Photo: Chris Carlsson

In the late 1890s George Randolph Hearst and his Bay View Land Company sought to build luxury homes on the hill, but the plan floundered because of its distance from downtown. In 1902 the city purchased the hilltop with plans to build a quarantine facility. Charles Crocker, who feared that his extensive holdings in nearby Visitation Valley and San Bruno Mountain would lose value if such a facility was built, donated his lands on Bayview to the city with the condition that it abort its plans. It became dedicated park land in 1915.

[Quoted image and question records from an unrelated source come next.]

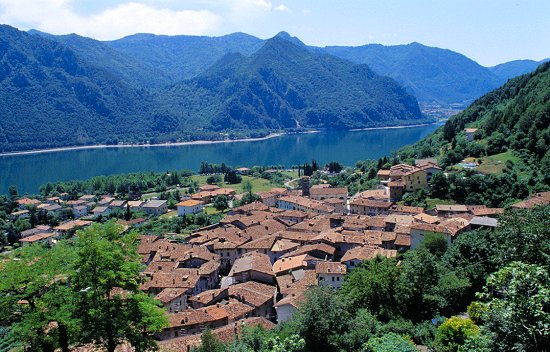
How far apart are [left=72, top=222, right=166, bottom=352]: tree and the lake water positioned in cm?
9537

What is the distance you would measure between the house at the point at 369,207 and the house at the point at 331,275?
1716cm

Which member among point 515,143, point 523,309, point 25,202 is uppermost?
point 523,309

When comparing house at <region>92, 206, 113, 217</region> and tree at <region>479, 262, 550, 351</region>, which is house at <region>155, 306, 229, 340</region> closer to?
tree at <region>479, 262, 550, 351</region>

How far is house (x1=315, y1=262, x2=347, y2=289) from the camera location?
1055 inches

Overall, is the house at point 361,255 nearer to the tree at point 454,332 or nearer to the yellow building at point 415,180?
the tree at point 454,332

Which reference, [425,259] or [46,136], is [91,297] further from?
[46,136]

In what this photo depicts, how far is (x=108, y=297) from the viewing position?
10688 mm

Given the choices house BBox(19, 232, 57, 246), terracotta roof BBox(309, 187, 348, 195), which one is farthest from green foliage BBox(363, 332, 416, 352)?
house BBox(19, 232, 57, 246)

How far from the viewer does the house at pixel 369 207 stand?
4394 cm

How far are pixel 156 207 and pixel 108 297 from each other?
53526 mm

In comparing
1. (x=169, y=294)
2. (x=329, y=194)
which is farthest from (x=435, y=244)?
(x=329, y=194)

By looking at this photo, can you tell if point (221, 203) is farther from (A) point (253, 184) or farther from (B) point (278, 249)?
(B) point (278, 249)

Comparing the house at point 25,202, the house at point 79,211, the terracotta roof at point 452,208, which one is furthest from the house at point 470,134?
the house at point 25,202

It wasn't long before Bayview Hill suffered the indignity of urbanization. Nearly fifty years ago its eastern slopes, once much more extensive (visible in the 1920s photo above), were leveled and dumped into the bay to create Candlestick Park. Quarrying along its southern slope destroyed one of San Francisco's largest prehistoric archeological resources, a midden known as Bayshore Mound.

Access to the city-owned property at the top is by foot or bicycle only. Park at the end of Key Avenue on its northwest slopes.

Bayview Hill view 1949 View Northeast. Before Bay fill for Candlestick Park, Gilman Playgound in left foreground, Hunters Point Housing and Yosemite Channel wnp14.2610.jpg

Bayview Hill, 1949 view to the northeast. This is before carving and landfilling for Candlestick Park began, but after the 1930s construction of Gilman Playground which is in the left foreground, along with Hunters Point housing and the Yosemite Slough channel.

Photo: OpenSFHistory.org 14.2610

View-north-from-Bayview-Hill 20180325 165442.jpg

Long view north from Bayview Hill, March 2018.